L'adaptation cinématographique du jeu vidéo Five Nights at Freddy's fut l'un des films d'horreur les plus médiocres de 2023. Ce qui en dit long pour une année marquée par la sortie de productions exécrables comme The Exorcist: Believer et The Pope's Exorcist. Rarement un récit d'épouvante fut aussi ennuyant et dénué de tension. Sauf que le long métrage, réalisé au coût de 20 millions de dollars, en a rapporté près de 300, ce qui allait évidemment engendrer une suite.
Cinq nuits chez Freddy 2 (Five Nights at Freddy's 2) n'est pas aussi catastrophique que son prédécesseur, offrant une amélioration factice qui rappelle celle du récent The Strangers: Chapter 2. Il y a plus d'action, davantage d'humour et l'effort semble enfin s'assumer comme série B grotesque et stupide, un peu à la manière du Willy's Wonderland qui mettait en vedette Nicolas Cage. Tant mieux... car il est tout de même question de mascottes animatroniques qui font couler le sang! Après une introduction potable, le scénario de Scott Cawthon (le créateur des jeux vidéos) multiplie les références et les oeufs de Pâques afin de séduire les joueurs.
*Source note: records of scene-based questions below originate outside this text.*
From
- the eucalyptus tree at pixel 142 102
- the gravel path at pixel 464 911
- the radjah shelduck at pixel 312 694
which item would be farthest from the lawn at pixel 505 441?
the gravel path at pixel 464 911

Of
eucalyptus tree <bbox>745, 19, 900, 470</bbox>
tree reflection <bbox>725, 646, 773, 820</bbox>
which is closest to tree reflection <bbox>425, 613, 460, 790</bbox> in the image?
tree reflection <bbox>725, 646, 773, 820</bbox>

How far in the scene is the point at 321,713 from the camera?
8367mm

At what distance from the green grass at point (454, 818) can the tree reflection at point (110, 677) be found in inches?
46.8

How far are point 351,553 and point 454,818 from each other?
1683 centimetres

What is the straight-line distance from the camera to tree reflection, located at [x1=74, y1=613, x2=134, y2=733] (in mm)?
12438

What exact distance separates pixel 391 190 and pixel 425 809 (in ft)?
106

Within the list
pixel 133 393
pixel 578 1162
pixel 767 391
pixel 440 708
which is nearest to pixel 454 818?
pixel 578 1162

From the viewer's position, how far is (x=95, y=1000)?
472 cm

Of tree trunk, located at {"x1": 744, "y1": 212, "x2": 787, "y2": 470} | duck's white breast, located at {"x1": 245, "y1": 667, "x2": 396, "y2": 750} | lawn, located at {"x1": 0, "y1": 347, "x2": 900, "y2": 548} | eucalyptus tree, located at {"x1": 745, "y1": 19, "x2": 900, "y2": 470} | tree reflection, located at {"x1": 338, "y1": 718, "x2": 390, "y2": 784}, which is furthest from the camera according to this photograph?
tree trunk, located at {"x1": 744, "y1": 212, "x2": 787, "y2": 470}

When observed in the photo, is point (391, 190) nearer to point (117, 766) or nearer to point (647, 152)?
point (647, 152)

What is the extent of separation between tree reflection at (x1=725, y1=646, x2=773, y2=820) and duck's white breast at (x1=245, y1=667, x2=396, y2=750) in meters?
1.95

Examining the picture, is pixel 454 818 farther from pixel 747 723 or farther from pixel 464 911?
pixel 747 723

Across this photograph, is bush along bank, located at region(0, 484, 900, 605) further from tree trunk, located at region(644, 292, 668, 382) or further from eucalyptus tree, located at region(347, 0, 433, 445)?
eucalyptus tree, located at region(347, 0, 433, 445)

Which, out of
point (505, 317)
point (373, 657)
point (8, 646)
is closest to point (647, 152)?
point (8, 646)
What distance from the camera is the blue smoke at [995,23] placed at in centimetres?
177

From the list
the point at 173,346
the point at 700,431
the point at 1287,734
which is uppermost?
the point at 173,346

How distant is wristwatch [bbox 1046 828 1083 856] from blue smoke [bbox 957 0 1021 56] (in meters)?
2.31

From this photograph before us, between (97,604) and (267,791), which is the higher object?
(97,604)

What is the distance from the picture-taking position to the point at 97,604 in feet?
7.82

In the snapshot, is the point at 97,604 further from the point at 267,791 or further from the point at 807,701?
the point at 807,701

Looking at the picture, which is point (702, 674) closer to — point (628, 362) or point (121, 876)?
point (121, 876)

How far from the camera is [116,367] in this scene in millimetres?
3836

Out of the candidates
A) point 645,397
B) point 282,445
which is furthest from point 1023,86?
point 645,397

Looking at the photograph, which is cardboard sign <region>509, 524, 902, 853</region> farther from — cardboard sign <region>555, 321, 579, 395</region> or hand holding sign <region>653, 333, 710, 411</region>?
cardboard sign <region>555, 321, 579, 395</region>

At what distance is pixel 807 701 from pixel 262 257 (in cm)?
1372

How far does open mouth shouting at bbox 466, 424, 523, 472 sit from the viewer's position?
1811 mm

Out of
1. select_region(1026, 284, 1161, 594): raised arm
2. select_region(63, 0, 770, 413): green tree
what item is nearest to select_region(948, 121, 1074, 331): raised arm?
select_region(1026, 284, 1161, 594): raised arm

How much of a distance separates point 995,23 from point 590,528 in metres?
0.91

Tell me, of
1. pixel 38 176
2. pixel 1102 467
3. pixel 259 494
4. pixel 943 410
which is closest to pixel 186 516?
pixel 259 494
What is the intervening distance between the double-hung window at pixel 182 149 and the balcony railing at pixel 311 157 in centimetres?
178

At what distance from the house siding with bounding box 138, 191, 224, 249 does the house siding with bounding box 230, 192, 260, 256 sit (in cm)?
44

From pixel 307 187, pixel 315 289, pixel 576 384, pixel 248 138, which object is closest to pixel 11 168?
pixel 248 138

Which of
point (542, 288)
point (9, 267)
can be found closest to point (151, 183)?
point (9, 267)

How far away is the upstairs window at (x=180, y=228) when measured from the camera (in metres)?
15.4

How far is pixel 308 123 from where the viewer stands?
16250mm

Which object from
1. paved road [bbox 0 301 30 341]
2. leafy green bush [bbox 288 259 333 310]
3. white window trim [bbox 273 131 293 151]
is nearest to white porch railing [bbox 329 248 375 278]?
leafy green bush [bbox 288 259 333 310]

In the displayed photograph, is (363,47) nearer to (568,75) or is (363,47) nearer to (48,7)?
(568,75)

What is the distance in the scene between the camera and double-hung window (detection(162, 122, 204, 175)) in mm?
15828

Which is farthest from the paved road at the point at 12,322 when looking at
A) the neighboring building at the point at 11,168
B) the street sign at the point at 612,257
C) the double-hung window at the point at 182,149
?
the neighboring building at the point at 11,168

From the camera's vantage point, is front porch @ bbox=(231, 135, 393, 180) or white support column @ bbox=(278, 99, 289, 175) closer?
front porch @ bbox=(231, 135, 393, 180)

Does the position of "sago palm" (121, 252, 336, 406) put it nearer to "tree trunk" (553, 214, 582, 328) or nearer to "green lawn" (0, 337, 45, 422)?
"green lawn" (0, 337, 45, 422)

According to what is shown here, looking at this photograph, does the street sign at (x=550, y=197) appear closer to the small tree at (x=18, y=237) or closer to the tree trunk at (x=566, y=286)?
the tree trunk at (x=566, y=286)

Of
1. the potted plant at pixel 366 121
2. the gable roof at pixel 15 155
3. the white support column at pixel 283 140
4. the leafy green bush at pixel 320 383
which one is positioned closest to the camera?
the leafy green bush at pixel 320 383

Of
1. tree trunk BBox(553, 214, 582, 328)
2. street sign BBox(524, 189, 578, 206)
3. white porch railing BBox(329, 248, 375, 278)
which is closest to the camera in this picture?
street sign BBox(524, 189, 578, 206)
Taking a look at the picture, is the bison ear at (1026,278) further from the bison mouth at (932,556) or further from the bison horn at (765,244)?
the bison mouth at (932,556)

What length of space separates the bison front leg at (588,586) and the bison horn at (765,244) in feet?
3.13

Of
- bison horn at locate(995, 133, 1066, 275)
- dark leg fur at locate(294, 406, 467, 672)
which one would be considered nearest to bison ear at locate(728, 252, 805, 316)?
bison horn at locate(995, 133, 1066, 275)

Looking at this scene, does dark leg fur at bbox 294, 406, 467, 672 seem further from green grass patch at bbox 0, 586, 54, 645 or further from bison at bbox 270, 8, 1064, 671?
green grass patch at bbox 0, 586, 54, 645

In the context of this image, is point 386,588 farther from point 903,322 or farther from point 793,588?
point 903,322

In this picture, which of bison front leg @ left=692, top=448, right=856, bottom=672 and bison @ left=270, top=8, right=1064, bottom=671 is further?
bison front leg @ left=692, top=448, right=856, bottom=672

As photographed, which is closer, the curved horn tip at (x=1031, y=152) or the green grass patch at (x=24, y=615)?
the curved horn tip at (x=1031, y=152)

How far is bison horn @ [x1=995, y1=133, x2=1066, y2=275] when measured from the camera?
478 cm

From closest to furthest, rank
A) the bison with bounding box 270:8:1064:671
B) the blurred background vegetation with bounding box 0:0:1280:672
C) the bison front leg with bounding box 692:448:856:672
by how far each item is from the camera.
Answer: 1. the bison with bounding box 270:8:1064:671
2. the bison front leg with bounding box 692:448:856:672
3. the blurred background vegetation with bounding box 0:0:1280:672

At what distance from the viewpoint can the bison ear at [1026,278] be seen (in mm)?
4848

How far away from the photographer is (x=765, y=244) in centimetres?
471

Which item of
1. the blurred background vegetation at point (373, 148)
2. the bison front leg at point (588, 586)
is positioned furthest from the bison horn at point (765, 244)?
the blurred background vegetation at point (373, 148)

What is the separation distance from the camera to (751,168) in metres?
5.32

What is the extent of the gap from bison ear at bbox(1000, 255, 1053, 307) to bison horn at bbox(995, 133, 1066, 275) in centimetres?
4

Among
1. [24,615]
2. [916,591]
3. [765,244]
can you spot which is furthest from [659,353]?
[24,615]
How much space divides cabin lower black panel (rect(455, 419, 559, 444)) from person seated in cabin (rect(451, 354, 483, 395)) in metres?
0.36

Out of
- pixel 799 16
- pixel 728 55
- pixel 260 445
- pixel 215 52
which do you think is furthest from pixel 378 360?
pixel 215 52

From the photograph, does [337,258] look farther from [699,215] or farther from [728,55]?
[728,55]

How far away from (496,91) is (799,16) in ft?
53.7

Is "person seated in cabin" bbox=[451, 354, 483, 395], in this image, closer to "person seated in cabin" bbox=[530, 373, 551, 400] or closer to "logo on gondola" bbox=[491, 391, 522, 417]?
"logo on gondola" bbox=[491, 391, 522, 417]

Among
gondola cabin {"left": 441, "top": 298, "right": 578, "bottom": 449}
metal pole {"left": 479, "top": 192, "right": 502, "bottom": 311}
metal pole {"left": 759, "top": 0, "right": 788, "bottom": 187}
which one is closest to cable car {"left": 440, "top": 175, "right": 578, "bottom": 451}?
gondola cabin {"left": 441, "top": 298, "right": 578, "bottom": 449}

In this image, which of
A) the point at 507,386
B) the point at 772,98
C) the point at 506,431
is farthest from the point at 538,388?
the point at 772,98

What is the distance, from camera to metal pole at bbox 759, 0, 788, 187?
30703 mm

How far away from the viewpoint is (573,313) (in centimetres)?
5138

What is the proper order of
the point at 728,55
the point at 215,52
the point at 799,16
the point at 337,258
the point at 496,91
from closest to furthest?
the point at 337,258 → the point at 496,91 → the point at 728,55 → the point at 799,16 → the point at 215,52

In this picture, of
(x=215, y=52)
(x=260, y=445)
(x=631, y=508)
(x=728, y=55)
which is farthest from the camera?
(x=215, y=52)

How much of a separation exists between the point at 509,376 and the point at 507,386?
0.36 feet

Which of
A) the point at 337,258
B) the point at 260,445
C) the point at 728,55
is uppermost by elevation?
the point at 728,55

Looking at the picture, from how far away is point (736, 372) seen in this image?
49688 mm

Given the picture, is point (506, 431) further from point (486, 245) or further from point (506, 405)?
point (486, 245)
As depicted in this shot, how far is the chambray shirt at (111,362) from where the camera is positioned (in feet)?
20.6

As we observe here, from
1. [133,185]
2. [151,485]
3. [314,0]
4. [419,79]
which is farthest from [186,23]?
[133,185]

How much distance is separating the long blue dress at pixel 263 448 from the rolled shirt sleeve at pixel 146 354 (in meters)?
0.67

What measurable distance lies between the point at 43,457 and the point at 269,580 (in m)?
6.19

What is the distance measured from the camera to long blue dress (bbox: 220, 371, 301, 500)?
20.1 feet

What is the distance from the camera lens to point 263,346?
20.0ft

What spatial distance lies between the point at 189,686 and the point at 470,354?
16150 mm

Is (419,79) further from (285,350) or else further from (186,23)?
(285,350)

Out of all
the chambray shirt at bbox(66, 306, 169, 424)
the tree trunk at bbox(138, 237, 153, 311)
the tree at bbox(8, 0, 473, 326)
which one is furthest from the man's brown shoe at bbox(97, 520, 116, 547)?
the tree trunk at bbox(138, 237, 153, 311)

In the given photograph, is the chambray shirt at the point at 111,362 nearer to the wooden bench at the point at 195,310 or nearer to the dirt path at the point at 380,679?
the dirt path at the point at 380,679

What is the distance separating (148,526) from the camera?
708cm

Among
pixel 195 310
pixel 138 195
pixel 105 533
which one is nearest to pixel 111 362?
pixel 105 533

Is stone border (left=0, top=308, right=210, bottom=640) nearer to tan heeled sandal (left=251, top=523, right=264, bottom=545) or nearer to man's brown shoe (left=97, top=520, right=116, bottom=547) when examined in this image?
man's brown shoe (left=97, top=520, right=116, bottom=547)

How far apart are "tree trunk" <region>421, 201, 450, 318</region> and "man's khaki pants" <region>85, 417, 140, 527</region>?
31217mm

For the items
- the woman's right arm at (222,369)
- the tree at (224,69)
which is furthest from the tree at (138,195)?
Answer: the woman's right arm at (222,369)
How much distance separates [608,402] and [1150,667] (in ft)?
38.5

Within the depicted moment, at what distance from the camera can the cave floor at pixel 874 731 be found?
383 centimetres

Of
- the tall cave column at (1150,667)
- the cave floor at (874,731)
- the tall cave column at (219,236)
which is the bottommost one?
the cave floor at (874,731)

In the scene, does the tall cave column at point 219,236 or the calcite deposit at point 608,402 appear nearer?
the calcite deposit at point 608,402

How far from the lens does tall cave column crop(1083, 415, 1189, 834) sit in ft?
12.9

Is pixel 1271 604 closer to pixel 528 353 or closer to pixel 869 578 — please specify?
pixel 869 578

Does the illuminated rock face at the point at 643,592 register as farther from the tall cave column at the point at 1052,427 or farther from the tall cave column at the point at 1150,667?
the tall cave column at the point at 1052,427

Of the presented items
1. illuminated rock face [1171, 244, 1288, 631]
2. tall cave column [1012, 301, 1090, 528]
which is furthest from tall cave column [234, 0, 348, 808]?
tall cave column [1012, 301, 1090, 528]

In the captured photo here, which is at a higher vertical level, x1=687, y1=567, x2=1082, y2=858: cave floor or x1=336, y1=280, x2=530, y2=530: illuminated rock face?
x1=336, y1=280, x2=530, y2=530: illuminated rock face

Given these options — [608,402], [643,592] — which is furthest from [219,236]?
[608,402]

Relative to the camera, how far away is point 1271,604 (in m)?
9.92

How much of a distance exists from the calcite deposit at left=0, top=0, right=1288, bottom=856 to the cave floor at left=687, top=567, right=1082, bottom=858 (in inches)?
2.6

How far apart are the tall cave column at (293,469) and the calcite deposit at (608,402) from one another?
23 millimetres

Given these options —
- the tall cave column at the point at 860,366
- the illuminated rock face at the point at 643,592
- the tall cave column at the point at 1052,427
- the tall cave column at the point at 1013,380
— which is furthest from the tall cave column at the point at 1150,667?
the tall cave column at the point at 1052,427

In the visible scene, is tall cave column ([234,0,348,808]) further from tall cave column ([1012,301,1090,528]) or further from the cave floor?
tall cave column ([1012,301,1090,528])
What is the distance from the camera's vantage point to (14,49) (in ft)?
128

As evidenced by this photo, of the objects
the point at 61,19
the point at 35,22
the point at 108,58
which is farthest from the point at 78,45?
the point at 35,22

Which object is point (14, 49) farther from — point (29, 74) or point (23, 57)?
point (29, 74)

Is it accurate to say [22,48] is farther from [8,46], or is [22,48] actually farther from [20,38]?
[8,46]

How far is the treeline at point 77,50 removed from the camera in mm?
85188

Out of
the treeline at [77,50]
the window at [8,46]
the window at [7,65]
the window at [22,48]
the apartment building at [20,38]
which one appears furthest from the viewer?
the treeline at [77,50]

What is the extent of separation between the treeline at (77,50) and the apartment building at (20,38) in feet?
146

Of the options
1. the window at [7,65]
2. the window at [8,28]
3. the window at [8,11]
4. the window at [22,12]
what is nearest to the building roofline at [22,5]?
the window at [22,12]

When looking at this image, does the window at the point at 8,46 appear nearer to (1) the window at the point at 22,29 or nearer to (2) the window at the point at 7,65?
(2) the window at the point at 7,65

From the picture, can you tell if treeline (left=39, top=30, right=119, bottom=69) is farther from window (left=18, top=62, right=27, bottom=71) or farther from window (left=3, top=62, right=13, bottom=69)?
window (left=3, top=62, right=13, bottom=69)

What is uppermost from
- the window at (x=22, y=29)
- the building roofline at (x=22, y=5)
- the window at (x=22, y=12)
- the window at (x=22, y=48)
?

L'ensemble n'est pourtant pas plus satisfaisant. L'intrigue qui pullule de dialogues insignifiants n’a aucun sens et elle présente des personnages inutiles qui n'existent que pour se faire trucider. Le somnolent Josh Hutcherson est de retour dans la peau du héros constipé (sans doute l'un des moins engageants de l'histoire du cinéma d'épouvante) et Piper Rubio qui incarne sa jeune soeur est incapable de varier son registre de jeu. Seule Elizabeth Lail offre une certaine nuance en policière affligée. Encore là, sa psychologie ne résiste pas plus que cinq secondes à l'analyse.
Cette suite n'a pas appris des erreurs de la première mouture et elle est incapable de bien doser ses éléments. Cela aurait dû être un cauchemar de chaque instant, un plaisir coupable où des créatures robotisées s'en prennent aux humains. Sauf que le script y intègre maladroitement des sujets «sensibles» et «dramatiques», comme le deuil, la solitude, les traumas du passé et la difficulté d'élever ses enfants en sécurité. Certains thèmes pourraient presque évoquer un croisement entre l'implacable Black Phone 2 et le surprenant Until Dawn (une autre adaptation d'un jeu vidéo), mais le résultat est tout autre. Quant à cette finale qui cherche à faire pleurer, elle s'avère particulièrement consternante.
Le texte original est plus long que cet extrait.